Suppose now that we wish to store a collection of counters, some with type Counter and some with type ModNCounter. Suppose further that we wish to store the counters in an ArrayList.

The ArrayList class can store a collection of any type of Java Object. Since any class inherits from Object, you might use it to store a collection of Strings, a collection of Integers, a collection of Dogs, or even a collection of other ArrayLists, and of course a collection of counters. Because you could potentially receive any type of Object when you access an ArrayList element, you have to cast the result of get if you don't want it to have static type Object.

ArrayList collection = new ArrayList();
collection.add(new ModNCounter(5));
ModNCounter ctr = (ModNCounter) collection.get(0); // Without the cast it's a compile time error!

This is rather messy.

A generic class lets us clean up this mess. The online Java Tutorial (http://docs.oracle.com/javase/tutorial/java/generics/why.html) says why:

"In a nutshell, generics enable types to be parameters when defining classes and methods. Much like the more familiar formal parameters used in method declarations, type parameters provide a way for you to re-use the same code with different inputs. The difference is that the inputs to formal parameters are values, while the inputs to type parameters are types."

Here's the rewritten code.

ArrayList<ModNCounter> collection = new ArrayList<ModNCounter();
collection.add(new ModNCounter(5));
ModNCounter ctr = collection.get(0);

Writing a Generic Class

Hopefully using a generic class is fairly intuitive, since you've already had some practice with ArrayList. Let's see how to define our own generic class. Suppose we have a class Box that can store one object of any type, using generics. It's a contrived example — the Box class isn't very useful — but hopefully it gives you an example of genrics syntax. Here's the way we imagine using the Box class:

Box<String> b1 = new Box<String>();
b1.putItem("abc");

Box<Point> b2 = new Box<Point>();
b2.putItem(new Point(1, 2));

String s = b1.getItem();
Point p = b2.getItem();

Notice that we can put and get String objects from a Box<String> object, or we could put and get Point objects from a Box<Point> object.

* * * * * * * * *

EXERCISE
Copy the part of the Java generics text that opens with the words containing "Box<String> b1 = new" and closes with "a Box<Point> object.", replacing "putItem" with "storeItem" wherever it occurs.

GIVEN MATERIAL
* * * * * * * * *

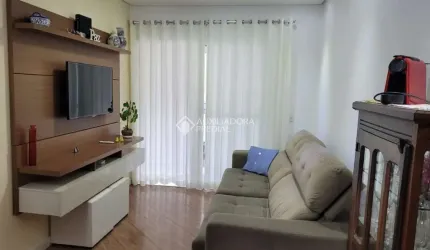 Apartamento com 2 quartos à venda na Rua Professor Norberto Denzin, 125, Jardim do Mar, São Bernardo do Campo, 70 m2 por R$ 585.000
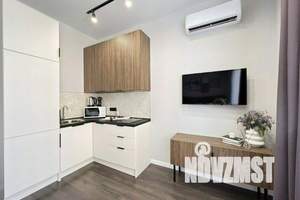 1-к квартира, посуточно, 28м2, 4/13 этаж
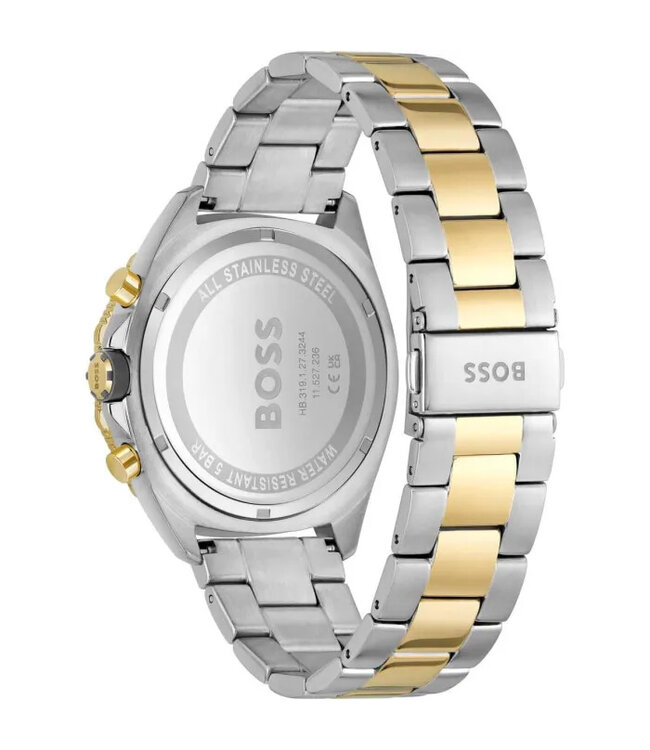 Hugo Boss   Energy 1513974 Herrenuhr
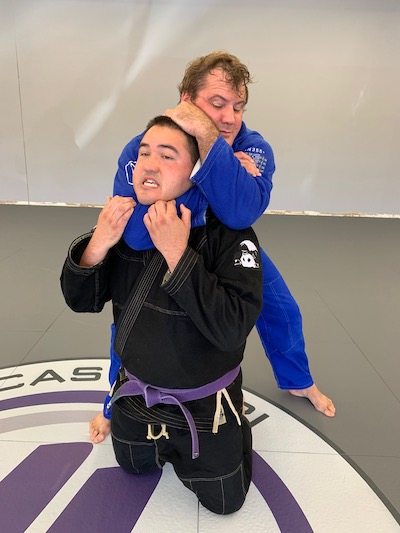 11 Reasons to Learn Brazilian Jiu-Jitsu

* * * * * * * * *

EXERCISE OUTPUT
Box<String> b1 = new Box<String>();
b1.storeItem("abc");

Box<Point> b2 = new Box<Point>();
b2.storeItem(new Point(1, 2));

String s = b1.getItem();
Point p = b2.getItem();

Notice that we can put and get String objects from a Box<String> object, or we could put and get Point objects from a Box<Point> object.